Spirituelles über QR-Code
Dierk Hartleb
Sie laden zum Pfingstival im ungewöhnlichen Format ein: Dorothea Helling, Volkmar Schuster, Markus Möhl, Shabo Hanna und Willi Stroband.
Dierk Hartleb

Ökumenisches Pfings­tival einmal ganz anders: Nachdem eine Neuauflage des Autokinos als Veranstaltungsort diesmal nicht in Frage kam haben sich die Macher ein anderes Format überlegt. Und weil gemeinsame Gottesdienste selbst unter freiem Himmel wegen der Pandemie noch keine Option sind, entschieden sie sich dazu, die Menschen auf einen Rundweg um Ahlen zu schicken.

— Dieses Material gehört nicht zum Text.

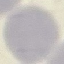

Summary:
  - Malaria status: uninfected
  - Stain: Giemsa
  - Capture: smartphone through the microscope eyepiece
  - Image type: automatically extracted cell patch, resized to 64 × 64 pixels
  - Preparation: thin smear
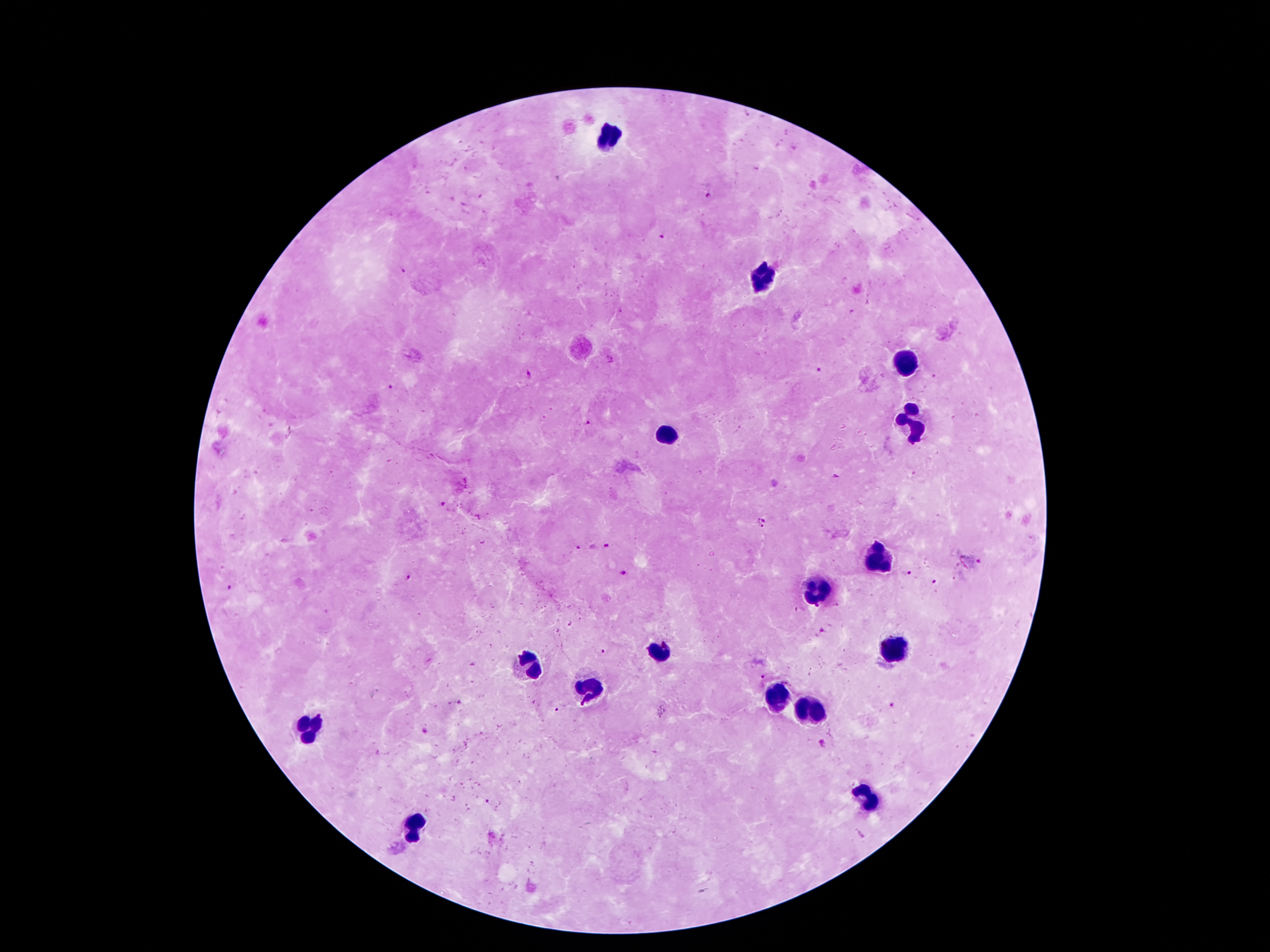
Approximate centers as [x, y] in pixels.
Summary:
  - Malaria parasite locations: [708, 196], [661, 235], [403, 270], [609, 359], [816, 370], [528, 375], [933, 376], [392, 387], [587, 423], [835, 475], [442, 504], [763, 523], [607, 546], [577, 548], [982, 562], [624, 572], [906, 573], [408, 579], [934, 583], [228, 589], [822, 630], [602, 651], [763, 676], [891, 704], [556, 709], [424, 730], [822, 742], [488, 801], [860, 834]
  - Leukocyte locations: [608, 139], [757, 281], [902, 359], [908, 418], [667, 433], [873, 561], [816, 590], [894, 649], [661, 651], [526, 668], [583, 691], [778, 697], [810, 714], [310, 731], [864, 800], [413, 827]
  - Capture: smartphone through the microscope eyepiece
  - Field of view: one from this slide
  - Magnification: 100x
  - Image size: 1270×952 pixels
  - Preparation: thick blood film
  - Stain: Giemsa
  - Patient malaria status: positive for Plasmodium falciparum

Zu Fuß, mit dem Fahrrad, zur Not auch mit dem Auto sollen sie sich auf den Weg machen, um an zehn verschiedenen, über das gesamte Stadtgebiet verteilten Hörstationen Gedanken zum Pfingstfest und Musikalisches abzurufen. Aktiviert werden die von Geistlichen aller christlichen Gemeinden in Ahlen gesprochenen Texte über einen QR-Code, der mit einem Smartphone lesbar ist.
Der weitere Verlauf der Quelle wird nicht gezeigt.